Vers un boycott des épreuves du bac ?

Ils étaient près de 5 000 manifestants ce jeudi à battre le pavé des rues nazairiennes. La pluie n'a pas eu raison de la mobilisation. Dans le cortège, une forte présence du corps enseignant et de ses élèves. Outre la réforme des retraites, les professeurs remettent en cause le nouveau bac.

Il est 9h ce matin quand les lycéens et lycéennes de la Cité Scolaire de Saint-Nazaire se rassemblent et décident d'opérer un blocus de leur établissement. Une nouvelle fois, ils se mobilisent contre la réforme des retraites. Ils sont une centaine à scander "Macron dégage", plus qu'une réforme, c'est tout un système qu'ils dénoncent. Ils souhaitent aussi venir soutenir le corps enseignant. 

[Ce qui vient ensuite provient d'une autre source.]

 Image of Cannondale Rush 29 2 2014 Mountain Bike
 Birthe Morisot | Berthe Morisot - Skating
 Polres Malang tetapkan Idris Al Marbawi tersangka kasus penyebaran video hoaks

Adeline Champ Adeline Champ
 

Réforme du bac

Ce corps enseignant est toujours autant mobilisé, tant dans les collèges que dans les lycées de la ville. Ils estiment être les grands perdants de cette réforme. Plus largement, c'est aussi l'expression d'un malaise plus générale, d'un manque de reconnaissance et de la mise en place difficile de ce nouveau bac. Aujourd'hui, c'est un bac à la carte avec des matières communes et d'autres en spécialité. L'examen se transforme en contrôle continu. Le système de notation est totalement revu. Il y aura toujours des épreuves à la fin de la classe de première et de terminale. Ce sont ces fameuses E3C, comprenez Épreuves Communes de Contrôle Continu , qui sont au cœur des inquiétudes des professeurs, "Elles doivent se dérouler fin janvier", précise un enseignant du lycée Aristide Briand, "et à la fin du mois de décembre, nous avions du mal à savoir ce que serait le contenu des épreuves et les modalités. Comment peut-on bien préparer les élèves dans ce contexte ? Nous demandons le report de cet examen pour qu'il soit organisé dans de meilleures conditions". Du côté des élèves, c'est également l'incertitude, "Oui en fait les épreuves, elles arrivent beaucoup trop tôt", explique cette élève de première, "Par exemple, en langues on a des axes à étudier, on est censé travailler 3 axes par trimestre mais les profs, ils n'y arrivent pas. Ils ont su le programme que cet été et ils ont essayé de tout préparer et de faire en sorte que ça passe. Mais ça va beaucoup trop vite pour nous. Là, c'est dans deux semaines et nous n'avons même pas terminé le deuxième axe".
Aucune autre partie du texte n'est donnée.